"Besonderer Heimatort"

Münster: F24 wird „Besonderer Heimatort“

© Bezirksregierung Münster

Der KulturVerein Frauenstraße 24 e. V. in Münster bekommt Fördergeld, um die bewegte Geschichte des Hauses Nr. 24 als „besonderen Heimatort“ bekannter zu machen. Das alte Jugendstil-Gebäude unweit des Schlosses stand 1973 zum Abriss und wurde von Aktivist:innen besetzt, bis 1981 – eine der längsten Hausbesetzungen in der Bundesrepublik. Seitdem ist es ein überregional bekannter Kultur-Treff der studentischen Szene.
- - - - -
Aufgaben -
A. Bis zu welchem Jahr war das Haus in der Frauenstraße 24 laut dem Text besetzt?
B. Schreiben Sie den Text über das Haus Frauenstraße 24 in Münster nach seinem letzten Satz weiter.
- - - - -
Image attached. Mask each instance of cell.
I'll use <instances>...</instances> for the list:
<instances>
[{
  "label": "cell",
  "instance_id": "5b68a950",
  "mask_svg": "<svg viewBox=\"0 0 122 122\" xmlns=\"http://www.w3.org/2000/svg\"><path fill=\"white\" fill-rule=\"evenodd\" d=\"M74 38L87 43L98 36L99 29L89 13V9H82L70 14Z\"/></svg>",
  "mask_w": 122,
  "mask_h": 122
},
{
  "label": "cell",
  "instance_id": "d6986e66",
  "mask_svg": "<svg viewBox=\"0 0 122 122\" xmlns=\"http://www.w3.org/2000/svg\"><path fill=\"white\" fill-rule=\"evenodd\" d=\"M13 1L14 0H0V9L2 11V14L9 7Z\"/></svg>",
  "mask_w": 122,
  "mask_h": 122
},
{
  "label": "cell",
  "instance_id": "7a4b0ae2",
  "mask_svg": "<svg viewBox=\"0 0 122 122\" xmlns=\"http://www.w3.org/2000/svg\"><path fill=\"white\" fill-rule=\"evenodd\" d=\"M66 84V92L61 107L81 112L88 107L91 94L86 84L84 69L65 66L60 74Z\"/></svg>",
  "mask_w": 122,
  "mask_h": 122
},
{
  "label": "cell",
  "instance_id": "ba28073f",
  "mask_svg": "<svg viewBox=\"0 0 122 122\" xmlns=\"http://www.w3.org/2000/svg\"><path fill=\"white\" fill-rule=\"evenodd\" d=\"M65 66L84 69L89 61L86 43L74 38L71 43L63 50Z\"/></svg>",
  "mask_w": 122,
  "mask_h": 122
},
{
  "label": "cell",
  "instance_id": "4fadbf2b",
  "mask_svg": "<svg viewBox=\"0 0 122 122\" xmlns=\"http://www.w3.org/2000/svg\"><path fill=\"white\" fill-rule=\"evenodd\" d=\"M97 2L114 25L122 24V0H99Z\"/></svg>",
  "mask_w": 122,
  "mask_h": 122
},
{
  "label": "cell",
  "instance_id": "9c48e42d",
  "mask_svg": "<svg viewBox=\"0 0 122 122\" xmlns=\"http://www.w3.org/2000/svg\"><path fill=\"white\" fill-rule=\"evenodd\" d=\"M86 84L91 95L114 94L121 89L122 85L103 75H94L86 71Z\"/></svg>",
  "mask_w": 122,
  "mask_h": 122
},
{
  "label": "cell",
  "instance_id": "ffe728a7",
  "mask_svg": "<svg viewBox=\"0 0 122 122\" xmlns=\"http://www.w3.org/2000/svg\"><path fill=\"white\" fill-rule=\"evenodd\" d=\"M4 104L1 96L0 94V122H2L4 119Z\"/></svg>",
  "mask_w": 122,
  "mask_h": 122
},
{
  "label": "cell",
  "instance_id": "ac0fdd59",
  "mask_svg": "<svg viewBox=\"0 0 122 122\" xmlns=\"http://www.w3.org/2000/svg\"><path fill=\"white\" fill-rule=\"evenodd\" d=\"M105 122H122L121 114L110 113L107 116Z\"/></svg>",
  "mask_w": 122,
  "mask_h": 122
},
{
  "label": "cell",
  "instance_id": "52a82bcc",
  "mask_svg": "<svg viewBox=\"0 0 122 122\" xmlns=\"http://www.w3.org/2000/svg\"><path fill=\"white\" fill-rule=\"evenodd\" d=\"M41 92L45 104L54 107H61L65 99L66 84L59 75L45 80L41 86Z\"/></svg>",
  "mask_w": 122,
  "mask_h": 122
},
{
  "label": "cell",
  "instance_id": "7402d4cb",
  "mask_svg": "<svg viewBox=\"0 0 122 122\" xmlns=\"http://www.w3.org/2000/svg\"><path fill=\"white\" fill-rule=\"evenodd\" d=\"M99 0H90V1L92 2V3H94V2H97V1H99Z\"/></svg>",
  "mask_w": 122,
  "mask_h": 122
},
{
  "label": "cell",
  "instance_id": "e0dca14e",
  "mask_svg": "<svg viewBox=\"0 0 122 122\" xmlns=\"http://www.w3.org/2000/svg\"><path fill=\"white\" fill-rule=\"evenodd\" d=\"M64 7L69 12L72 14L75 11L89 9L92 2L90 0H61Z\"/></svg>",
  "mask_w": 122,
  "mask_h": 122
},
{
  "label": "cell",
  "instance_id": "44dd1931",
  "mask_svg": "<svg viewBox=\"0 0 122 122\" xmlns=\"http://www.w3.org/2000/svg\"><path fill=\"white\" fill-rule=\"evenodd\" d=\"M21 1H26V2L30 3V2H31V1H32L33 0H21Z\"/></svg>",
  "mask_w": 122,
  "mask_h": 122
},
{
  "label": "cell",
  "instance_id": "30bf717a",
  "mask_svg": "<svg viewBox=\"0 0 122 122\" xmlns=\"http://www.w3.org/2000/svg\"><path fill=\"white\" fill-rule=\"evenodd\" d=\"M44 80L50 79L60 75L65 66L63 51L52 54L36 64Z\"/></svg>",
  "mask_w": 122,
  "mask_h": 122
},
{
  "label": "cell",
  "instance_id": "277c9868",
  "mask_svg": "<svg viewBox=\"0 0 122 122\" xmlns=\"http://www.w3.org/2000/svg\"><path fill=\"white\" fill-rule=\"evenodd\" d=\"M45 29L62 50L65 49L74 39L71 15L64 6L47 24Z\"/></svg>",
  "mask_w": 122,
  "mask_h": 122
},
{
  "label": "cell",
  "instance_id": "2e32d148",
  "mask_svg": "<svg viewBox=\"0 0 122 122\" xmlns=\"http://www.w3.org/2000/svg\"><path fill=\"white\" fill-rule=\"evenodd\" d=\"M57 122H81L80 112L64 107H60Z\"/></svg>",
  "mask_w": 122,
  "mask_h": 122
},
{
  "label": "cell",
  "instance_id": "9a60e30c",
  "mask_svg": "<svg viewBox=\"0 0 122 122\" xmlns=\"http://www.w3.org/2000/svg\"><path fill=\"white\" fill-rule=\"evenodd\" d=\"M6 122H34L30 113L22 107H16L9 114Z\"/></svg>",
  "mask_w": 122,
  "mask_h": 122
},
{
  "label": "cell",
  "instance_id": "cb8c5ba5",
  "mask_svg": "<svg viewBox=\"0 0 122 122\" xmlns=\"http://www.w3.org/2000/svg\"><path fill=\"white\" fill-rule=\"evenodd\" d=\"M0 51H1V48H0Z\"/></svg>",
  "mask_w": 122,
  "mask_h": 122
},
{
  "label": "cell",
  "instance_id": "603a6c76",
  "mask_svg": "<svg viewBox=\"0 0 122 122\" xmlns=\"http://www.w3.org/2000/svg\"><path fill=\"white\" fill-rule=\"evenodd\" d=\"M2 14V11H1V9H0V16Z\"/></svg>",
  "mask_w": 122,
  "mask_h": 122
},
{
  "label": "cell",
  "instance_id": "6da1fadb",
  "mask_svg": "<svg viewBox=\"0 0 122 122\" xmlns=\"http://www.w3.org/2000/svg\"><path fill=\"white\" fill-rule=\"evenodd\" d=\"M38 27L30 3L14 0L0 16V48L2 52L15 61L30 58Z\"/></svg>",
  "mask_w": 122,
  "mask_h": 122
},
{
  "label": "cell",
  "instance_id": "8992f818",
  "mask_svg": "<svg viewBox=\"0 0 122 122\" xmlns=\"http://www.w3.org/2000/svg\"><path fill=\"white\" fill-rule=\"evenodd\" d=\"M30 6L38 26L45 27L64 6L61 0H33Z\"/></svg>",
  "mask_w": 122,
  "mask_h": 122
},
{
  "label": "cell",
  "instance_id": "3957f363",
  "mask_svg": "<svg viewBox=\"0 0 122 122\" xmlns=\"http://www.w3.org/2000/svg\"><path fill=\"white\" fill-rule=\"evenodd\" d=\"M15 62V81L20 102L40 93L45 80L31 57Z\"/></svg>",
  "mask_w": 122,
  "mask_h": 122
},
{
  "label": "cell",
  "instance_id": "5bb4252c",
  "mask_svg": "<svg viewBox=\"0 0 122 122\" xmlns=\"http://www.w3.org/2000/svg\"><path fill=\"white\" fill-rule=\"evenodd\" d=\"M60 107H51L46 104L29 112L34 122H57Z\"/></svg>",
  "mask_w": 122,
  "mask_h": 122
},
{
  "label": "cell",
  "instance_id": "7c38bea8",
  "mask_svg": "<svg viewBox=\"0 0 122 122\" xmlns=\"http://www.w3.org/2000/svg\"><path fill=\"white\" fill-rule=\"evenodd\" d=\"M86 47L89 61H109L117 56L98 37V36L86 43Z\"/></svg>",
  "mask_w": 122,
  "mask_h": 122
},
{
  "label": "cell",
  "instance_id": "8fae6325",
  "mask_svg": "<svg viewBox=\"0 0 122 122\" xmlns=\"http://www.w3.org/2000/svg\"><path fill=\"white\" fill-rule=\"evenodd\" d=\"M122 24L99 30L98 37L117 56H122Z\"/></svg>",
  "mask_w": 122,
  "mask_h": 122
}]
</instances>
- - - - -
Lösungen -
A. Bis 1981.

B.
Anerkennung für Erhalt eines schützenswerten Gebäudes nach fast 50 Jahren

Knapp 40.000 Euro vom Land sind für Aktionen zum 50. Jahrestag der Hausbesetzung gedacht. Was damals undenkbar war: Die Hausbesetzer-Szene der 70er und 80er Jahre gilt auch offiziell als prägender Bestandteil von Münsters Stadtgesellschaft. Mittlerweile ist das F24 denkmalgeschützt und über dem Kultur-Treff wohnen Student:innen.